--- DESCRIPTION OF THE TASK ---
Please report every line in the entries that contains the string "Video".

[Brief descriptive captions]

────

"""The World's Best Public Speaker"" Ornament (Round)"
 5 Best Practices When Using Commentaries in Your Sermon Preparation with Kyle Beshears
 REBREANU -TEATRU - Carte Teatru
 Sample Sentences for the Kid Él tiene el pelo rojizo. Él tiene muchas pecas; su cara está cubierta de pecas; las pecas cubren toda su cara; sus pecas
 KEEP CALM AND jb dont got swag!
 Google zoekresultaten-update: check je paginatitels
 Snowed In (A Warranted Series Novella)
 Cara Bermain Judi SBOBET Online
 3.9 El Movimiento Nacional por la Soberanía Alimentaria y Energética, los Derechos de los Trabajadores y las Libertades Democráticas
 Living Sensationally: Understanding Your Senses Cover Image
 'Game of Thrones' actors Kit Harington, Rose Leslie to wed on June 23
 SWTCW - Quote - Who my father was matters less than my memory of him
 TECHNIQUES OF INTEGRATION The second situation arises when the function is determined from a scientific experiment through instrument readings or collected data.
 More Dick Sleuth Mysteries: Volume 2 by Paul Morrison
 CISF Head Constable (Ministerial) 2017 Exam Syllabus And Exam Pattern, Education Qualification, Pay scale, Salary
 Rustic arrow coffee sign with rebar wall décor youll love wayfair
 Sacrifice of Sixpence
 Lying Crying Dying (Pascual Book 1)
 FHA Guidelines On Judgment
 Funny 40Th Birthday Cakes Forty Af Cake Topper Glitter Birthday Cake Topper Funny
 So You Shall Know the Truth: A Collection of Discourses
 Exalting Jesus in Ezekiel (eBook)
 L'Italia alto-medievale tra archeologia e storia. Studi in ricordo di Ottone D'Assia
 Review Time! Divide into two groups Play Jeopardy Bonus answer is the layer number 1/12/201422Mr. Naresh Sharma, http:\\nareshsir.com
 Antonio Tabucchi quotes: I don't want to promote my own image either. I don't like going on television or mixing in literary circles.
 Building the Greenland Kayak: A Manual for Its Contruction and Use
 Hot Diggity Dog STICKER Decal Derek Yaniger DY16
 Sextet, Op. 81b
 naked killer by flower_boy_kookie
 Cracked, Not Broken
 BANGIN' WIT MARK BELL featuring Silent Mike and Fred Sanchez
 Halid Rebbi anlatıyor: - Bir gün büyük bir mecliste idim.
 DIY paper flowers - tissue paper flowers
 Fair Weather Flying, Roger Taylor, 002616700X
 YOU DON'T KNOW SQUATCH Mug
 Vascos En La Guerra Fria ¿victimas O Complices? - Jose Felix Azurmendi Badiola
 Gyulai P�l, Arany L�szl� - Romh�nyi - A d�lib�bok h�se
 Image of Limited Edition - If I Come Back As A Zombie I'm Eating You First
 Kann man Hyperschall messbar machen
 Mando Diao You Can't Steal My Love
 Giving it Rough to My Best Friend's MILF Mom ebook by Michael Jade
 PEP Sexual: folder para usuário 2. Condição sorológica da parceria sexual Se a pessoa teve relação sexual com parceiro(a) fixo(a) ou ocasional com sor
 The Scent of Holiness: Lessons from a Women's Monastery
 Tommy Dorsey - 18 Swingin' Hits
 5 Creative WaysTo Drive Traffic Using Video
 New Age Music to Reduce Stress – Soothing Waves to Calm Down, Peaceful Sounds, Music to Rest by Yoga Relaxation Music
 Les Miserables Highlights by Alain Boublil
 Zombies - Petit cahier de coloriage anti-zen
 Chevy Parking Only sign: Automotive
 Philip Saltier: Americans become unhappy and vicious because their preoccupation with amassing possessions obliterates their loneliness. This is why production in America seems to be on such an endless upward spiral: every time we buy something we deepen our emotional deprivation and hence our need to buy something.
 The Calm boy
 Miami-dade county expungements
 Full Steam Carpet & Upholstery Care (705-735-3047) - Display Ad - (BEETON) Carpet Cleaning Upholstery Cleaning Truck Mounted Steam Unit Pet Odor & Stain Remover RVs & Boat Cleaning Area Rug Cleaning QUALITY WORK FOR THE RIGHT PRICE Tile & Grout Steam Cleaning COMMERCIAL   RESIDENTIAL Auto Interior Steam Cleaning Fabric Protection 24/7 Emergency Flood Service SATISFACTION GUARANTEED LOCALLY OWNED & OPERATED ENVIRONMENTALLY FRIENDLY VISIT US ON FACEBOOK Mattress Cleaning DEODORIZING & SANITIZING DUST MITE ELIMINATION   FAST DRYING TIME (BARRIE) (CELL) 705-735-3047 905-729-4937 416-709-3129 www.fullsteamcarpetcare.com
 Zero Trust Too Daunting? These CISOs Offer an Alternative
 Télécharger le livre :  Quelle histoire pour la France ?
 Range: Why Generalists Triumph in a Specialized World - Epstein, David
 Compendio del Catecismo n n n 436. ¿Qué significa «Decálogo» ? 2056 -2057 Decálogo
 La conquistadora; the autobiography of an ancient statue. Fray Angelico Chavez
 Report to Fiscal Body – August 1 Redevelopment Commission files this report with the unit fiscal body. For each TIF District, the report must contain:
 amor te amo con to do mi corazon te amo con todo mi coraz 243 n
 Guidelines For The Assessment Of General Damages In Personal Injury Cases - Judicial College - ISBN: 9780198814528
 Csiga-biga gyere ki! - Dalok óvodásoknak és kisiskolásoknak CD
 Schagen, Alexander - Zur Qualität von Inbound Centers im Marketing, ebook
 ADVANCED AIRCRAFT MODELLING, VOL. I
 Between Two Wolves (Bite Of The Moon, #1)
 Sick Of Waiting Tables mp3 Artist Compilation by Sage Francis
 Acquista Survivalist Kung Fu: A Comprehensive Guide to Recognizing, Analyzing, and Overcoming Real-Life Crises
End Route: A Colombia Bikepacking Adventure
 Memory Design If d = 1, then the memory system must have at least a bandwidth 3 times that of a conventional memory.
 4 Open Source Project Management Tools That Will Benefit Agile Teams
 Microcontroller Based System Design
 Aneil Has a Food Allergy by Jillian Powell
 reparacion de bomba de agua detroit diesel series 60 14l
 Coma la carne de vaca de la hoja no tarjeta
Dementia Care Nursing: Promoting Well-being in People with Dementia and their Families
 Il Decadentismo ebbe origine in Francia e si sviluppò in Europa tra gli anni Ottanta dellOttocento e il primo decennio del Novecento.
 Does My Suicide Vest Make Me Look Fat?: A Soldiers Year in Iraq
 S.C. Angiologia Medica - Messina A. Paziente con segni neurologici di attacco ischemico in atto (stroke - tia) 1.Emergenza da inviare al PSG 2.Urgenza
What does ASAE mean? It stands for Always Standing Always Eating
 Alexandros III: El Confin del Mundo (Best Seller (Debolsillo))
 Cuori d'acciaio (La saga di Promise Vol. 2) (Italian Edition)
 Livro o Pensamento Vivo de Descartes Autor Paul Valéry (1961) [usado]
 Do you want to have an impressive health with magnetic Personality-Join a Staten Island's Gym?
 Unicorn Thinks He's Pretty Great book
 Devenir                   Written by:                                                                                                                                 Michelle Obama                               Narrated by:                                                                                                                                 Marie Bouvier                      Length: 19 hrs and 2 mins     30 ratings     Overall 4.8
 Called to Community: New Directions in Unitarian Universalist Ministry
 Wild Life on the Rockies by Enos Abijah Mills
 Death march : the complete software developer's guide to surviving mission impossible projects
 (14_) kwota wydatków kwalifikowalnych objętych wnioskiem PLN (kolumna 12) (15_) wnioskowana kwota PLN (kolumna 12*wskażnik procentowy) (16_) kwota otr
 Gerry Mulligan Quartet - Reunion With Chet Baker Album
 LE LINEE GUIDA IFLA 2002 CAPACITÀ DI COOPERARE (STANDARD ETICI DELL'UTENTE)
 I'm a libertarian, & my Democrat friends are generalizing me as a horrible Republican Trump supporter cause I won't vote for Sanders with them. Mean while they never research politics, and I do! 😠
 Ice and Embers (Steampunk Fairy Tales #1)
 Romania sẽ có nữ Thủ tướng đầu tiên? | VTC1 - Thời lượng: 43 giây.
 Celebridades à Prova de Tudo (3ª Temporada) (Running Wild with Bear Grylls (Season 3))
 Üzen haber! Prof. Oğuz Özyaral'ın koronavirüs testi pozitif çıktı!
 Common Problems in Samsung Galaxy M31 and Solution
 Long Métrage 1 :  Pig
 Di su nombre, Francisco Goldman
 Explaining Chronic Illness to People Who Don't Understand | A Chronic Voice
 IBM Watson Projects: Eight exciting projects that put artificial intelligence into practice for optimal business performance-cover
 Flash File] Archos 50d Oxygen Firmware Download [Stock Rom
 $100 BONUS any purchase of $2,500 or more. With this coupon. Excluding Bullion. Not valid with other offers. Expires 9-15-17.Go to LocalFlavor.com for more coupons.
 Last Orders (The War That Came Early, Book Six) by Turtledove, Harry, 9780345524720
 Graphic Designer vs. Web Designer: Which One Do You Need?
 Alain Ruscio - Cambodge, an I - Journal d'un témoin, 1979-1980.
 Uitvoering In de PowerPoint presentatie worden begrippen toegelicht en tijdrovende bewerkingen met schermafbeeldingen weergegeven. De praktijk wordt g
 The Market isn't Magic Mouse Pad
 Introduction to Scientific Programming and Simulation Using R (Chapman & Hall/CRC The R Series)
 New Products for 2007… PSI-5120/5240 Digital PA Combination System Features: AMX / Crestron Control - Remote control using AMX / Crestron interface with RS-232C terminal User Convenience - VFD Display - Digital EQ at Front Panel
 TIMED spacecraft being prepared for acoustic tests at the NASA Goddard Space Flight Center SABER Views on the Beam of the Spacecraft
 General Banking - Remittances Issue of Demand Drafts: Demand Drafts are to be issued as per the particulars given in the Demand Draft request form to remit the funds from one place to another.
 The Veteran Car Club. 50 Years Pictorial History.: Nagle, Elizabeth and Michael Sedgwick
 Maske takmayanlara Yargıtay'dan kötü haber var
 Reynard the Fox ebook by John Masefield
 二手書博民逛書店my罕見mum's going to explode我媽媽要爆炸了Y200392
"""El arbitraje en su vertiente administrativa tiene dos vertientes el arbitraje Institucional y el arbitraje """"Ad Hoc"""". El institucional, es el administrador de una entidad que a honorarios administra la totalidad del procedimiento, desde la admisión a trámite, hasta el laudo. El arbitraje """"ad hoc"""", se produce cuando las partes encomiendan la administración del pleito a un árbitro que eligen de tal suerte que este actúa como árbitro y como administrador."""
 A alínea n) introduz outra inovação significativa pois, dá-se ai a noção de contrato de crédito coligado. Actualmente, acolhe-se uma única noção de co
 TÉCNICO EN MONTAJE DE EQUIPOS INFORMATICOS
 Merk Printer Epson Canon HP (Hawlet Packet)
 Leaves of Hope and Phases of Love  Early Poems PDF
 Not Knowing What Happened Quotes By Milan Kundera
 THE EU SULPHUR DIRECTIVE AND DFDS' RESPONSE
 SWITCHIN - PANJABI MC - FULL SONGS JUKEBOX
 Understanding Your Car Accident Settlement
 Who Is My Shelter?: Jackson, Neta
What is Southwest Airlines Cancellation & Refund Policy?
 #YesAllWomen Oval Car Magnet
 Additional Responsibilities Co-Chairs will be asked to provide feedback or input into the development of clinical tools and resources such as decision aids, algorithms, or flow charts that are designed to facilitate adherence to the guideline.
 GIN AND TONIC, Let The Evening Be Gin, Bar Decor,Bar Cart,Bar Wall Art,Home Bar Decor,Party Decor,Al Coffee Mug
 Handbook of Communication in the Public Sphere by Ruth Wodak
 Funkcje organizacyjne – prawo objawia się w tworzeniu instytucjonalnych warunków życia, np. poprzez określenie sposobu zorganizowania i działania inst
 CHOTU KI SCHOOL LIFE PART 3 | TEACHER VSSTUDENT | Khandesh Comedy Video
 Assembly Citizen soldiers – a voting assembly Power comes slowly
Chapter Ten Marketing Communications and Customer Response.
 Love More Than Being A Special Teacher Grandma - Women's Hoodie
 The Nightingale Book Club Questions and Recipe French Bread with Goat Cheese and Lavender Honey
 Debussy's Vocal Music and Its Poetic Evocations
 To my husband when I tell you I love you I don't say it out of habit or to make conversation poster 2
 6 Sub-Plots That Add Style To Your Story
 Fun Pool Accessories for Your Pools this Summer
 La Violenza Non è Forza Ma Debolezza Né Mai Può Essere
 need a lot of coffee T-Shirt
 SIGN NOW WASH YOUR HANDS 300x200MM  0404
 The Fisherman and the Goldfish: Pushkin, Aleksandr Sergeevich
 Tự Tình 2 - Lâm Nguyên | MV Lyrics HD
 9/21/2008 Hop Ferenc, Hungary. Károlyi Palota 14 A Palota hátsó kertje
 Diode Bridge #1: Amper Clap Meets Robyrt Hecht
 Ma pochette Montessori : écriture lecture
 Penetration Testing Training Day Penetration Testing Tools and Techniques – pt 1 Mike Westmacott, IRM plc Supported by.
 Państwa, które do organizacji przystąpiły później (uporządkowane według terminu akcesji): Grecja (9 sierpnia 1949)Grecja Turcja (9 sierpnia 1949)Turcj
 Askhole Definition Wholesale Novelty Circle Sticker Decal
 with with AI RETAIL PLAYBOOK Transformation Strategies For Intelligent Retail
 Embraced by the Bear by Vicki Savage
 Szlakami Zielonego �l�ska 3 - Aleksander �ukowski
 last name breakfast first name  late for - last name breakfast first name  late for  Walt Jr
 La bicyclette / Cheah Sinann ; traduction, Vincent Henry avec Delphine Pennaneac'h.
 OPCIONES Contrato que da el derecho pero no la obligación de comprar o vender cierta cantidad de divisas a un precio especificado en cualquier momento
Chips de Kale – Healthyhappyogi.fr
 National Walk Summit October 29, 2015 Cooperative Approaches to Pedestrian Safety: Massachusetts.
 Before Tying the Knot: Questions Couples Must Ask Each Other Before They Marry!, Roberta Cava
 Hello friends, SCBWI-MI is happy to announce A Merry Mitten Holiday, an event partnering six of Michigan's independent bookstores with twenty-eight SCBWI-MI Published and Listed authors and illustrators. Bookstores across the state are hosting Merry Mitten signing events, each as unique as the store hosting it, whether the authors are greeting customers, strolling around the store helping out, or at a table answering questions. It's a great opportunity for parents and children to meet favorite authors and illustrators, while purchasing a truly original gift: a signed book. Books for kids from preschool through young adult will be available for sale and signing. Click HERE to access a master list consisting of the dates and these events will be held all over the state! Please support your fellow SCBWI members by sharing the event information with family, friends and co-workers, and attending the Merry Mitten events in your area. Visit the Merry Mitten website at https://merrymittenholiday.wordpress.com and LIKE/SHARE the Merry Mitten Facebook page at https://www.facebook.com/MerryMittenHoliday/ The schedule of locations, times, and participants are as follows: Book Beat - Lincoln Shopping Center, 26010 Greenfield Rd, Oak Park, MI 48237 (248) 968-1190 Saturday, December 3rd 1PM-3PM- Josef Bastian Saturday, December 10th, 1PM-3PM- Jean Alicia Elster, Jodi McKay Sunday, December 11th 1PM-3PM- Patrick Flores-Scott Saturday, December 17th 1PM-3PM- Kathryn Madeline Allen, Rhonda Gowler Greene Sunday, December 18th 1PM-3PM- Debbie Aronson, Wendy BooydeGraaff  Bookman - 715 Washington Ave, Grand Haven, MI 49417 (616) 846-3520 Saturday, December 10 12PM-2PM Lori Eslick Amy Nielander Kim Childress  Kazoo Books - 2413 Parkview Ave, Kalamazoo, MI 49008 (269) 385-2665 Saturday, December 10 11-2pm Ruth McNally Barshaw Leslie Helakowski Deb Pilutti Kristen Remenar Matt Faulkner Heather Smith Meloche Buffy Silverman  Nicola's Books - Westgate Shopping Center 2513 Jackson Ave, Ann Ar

────

--- WRITTEN RESPONSE ---
 5 Creative WaysTo Drive Traffic Using Video
 CHOTU KI SCHOOL LIFE PART 3 | TEACHER VSSTUDENT | Khandesh Comedy Video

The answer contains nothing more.